Facebook went public in 2012. At the time, shares fell far short of what the company had anticipated. In the years since, the value of those shares have skyrocketed — and you don’t see Mark Zuckerberg simpering to shareholders during their quarterly reviews.

Since its IPO in 2012, Facebook has launched an international initiative called Internet.org to bring web service to some of the most underserved areas of the world. It has branched into content and media. It has made bold acquisitions, lead the charge in the migration to mobile and revolutionized analytics and AI. Facebook has not compromised its vision or long-term strategy since going public. If anything, doing so has prompted it to even greater innovation.

The Secret Dangers Of Private Financing

First of all, it’s important to understand that the decline of the IPO has been made possible in recent years because of two factors: 1) the signing of the JOBS Act in 2012, and 2) the emergence of non-traditional late-stage investors (hedge funds, mutual funds, etc.). The JOBS Act is a key factor here; before it passed, any company that exceeded 500 investors had to start filing public financial statements with the SEC.

Hence, any company with more than 500 employees (who had stock options) faced the reality of having to make their financials public whether or not they went public. The JOBS Act raised the limit of 500 investors and excluded employees from the requirement.

So, with essentially no obligation to publish their financials and with the free flow of hedge fund and mutual fund money, we have seen the dangerous emergence of the “unicorn culture” — a culture where entrepreneurs lose focus on building a great business with strong fundamentals and instead worry about raising large sums of private capital at ever-increasing valuations. And these new investors have been all too willing to participate and write big checks, at lofty valuations — but only with very favorable terms for themselves.

And that’s where these late-stage financings look less like equity financings and more like a debt instrument (such as a mortgage).
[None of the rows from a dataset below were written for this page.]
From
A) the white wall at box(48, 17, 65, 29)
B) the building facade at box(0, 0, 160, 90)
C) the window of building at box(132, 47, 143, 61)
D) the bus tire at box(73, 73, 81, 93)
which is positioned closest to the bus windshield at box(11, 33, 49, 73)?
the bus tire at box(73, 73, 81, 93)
Taking on second and third mortgages is great when the market keeps going up. But when they come down, they can result in massive pain, and even foreclosure (i.e., bankruptcy).

There is an ongoing debate in the valley about whether or not there is a tech bubble that will burst, but I believe that’s the wrong debate. There’s no doubt that the late-stage private financing market is far ahead of public market valuations. In almost 30 years in the industry, I’ve never seen anything like it. In fact, private companies have always traded at a discount to public companies for the simple reason that they are illiquid investments.

In another era, a six-year-old company going public at a $3 billion valuation would be a huge success story.

So, the question is really when will we see a correction in private valuations and how dramatic will it be? Fidelity has already written down some major unicorns (like Zenefits) by almost 50 percent — a massive correction — which I think is the tip of the iceberg. And just as we saw with the real estate market, corrections of that scale will wipe out a lot of equity. But unlike the mortgage market, the common shareholders (i.e., entrepreneurs and employees, not the VCs) are the ones who will lose the most.

Some of these companies will grow into their valuations. Others will be fortunate enough to somehow make it to an IPO, even if it’s a down round or a “forced IPO” that puts your business in a terrible light — a misfortune that Square has recently lived through. In another era, a six-year-old company going public at a $3 billion valuation would be a huge success story. But in the unicorn era, the focus was on how the IPO was a down round. But Square was one of the lucky ones — others will be forced into a fire sale, and still others will simply run out of money.

For whatever reason, going public has been painted as the enemy for enterprising young startups, but that attitude belies an unfounded paranoia. Think about the benefits of going public. You have a liquid currency with which you can make acquisitions and aggressively pursue your strategy. You get access to much larger pools of capital for future financings. And, most importantly, you owe it to your investors and employees.